* **TASK STATEMENT**
The records below must be reproduced exactly. Strip out the pictures.

Image-text web data

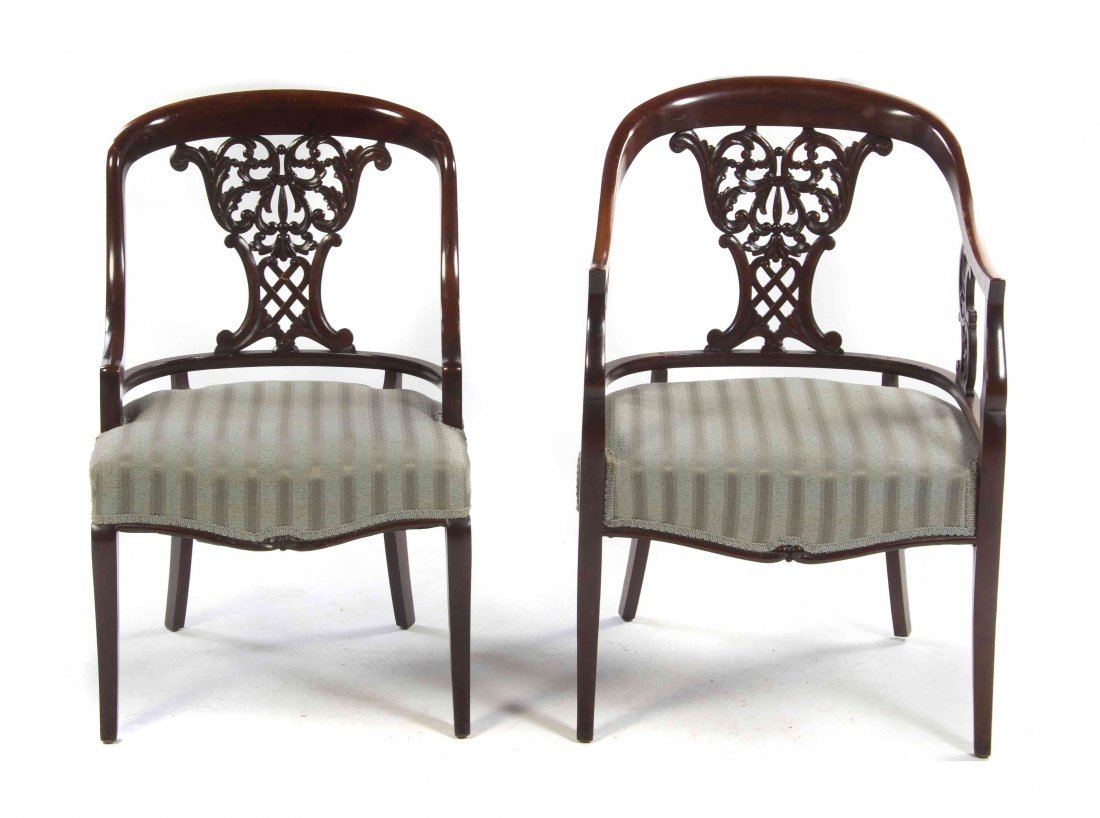 Two Victorian Mahogany Open Armchairs, Height 33 1/2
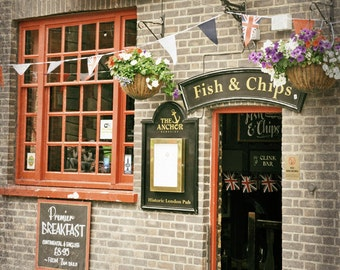 London Photography, Fish and Chips, London Pub, British Decor, Kitchen Decor, Union Jack Flag, Travel Photo, red, brown, Wall Art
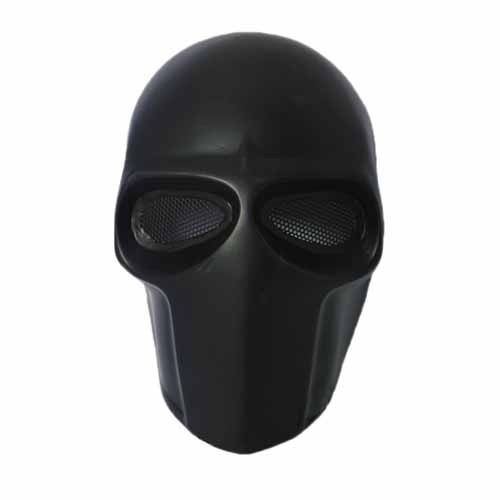 masque de protection pour airsoft paintball coloris noir en forme de t te d 39 alien mat riel. Black Bedroom Furniture Sets. Home Design Ideas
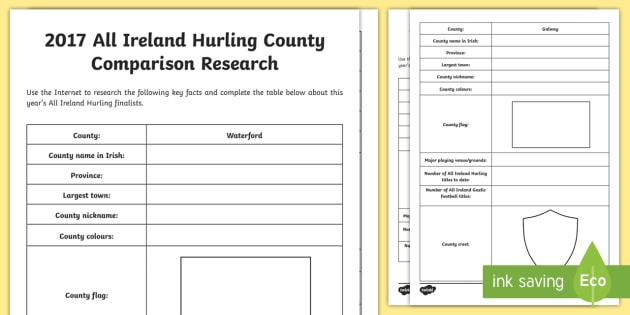 2016 All Ireland Hurling Final Galway and Waterford Comparison Worksheet / Activity Sheet - Gaillimh, ROI, Ireland, GAA, hurling, All Ireland, final, county, comparison, fact, research, Irish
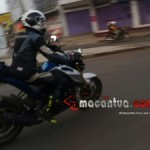 yamaha-mt15-naked-street-fighter-motorcycle-spied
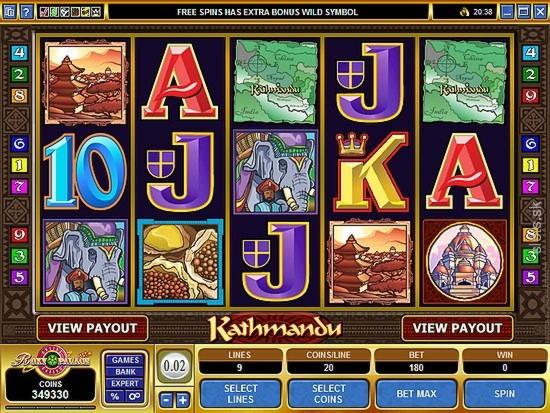 Casino.com上的$ 600免费筹码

* **FINAL ANSWER**
 Two Victorian Mahogany Open Armchairs, Height 33 1/2
 London Photography, Fish and Chips, London Pub, British Decor, Kitchen Decor, Union Jack Flag, Travel Photo, red, brown, Wall Art
 masque de protection pour airsoft paintball coloris noir en forme de t te d 39 alien mat riel. Black Bedroom Furniture Sets. Home Design Ideas
 2016 All Ireland Hurling Final Galway and Waterford Comparison Worksheet / Activity Sheet - Gaillimh, ROI, Ireland, GAA, hurling, All Ireland, final, county, comparison, fact, research, Irish
 yamaha-mt15-naked-street-fighter-motorcycle-spied
 Casino.com上的$ 600免费筹码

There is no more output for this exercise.